Иногда на барьер бассейна бесшумно прыгали белые гипсовые ноги. Над ними ощущалось невидимое мускулистое тело штангиста Жоры.
– Репивет, лопухастые, – говорил атлет и ему отвечали:
– Репивет, Жора! Как дела?
Жорины дела были неплохи.
Ребятам стала известна его сердечная тайна. Оказывается, куриные ноги от старой избушки были не куриные, а как у водоплавающей птицы (наверно из-за близости воды). С перепонкам, будто у Казимира Гансовича. Но и не гусиные они были, а, скорее, лебединые. Потому что иногда над ними возникала полупрозрачная… нет, не дряхлая избушка, а прекрасная девица. Судя по всему, царевна-лебедь. Понятно стало, почему Жора так часто навещает остров Одинокий Петух!
Бывало, что Жора делился своими планами. Хотел Жора устроить на Одиноком Петухе поселок для… кого бы вы думали? Для бывших гипсовых скульптур!

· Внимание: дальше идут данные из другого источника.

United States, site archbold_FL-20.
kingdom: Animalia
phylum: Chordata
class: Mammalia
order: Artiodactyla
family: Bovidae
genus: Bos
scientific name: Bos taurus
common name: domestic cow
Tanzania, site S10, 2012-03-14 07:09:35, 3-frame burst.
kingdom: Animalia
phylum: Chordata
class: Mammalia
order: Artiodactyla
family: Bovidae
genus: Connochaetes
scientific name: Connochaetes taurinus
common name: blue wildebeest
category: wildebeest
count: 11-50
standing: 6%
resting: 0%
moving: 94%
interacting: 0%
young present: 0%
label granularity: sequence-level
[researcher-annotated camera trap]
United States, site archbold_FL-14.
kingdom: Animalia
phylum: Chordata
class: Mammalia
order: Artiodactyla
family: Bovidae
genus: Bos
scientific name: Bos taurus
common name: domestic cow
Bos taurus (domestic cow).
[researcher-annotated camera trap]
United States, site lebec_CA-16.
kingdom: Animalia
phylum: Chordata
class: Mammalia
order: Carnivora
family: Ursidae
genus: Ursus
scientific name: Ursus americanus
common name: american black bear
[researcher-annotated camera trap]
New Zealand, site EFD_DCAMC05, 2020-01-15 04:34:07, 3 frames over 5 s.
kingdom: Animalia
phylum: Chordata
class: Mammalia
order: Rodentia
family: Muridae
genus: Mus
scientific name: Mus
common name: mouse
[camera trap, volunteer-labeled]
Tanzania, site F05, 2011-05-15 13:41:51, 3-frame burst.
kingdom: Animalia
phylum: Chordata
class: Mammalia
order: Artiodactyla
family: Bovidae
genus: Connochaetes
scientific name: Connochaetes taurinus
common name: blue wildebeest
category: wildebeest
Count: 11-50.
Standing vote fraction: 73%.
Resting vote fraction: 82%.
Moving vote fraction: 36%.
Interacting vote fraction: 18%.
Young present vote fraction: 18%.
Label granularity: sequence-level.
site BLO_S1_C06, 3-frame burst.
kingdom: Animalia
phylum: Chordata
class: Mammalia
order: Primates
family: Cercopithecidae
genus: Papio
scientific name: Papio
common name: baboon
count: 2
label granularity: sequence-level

– Ведь многие из них сейчас такие, как я, – охотно объяснял Жора друзьям. – Не все, конечно. Те, что были просто гипсовыми болванами, они и не почуяли ничего, когда их расколотили. Но ведь были и такие, которых люди любили. Глядели на них по-приятельски, разговаривали даже с ними. Вот, как со мной, например… Или как со здешними пацанятами, которые плясали вокруг фонтана… У таких скульптур, братцы, появляется в конце концов этакая живая душа. Или, по-научному выражаясь, энергетическое тело. Ну, опять же, вроде как у меня. Гипс можно расколотить, а такое вот невидимое тело, оно все равно остается… – И Жора с удовольствием поводил энергетическими плечами.
Степка однажды спросила:
– Дядя Жора, эти ребята с фонтана, они теперь где?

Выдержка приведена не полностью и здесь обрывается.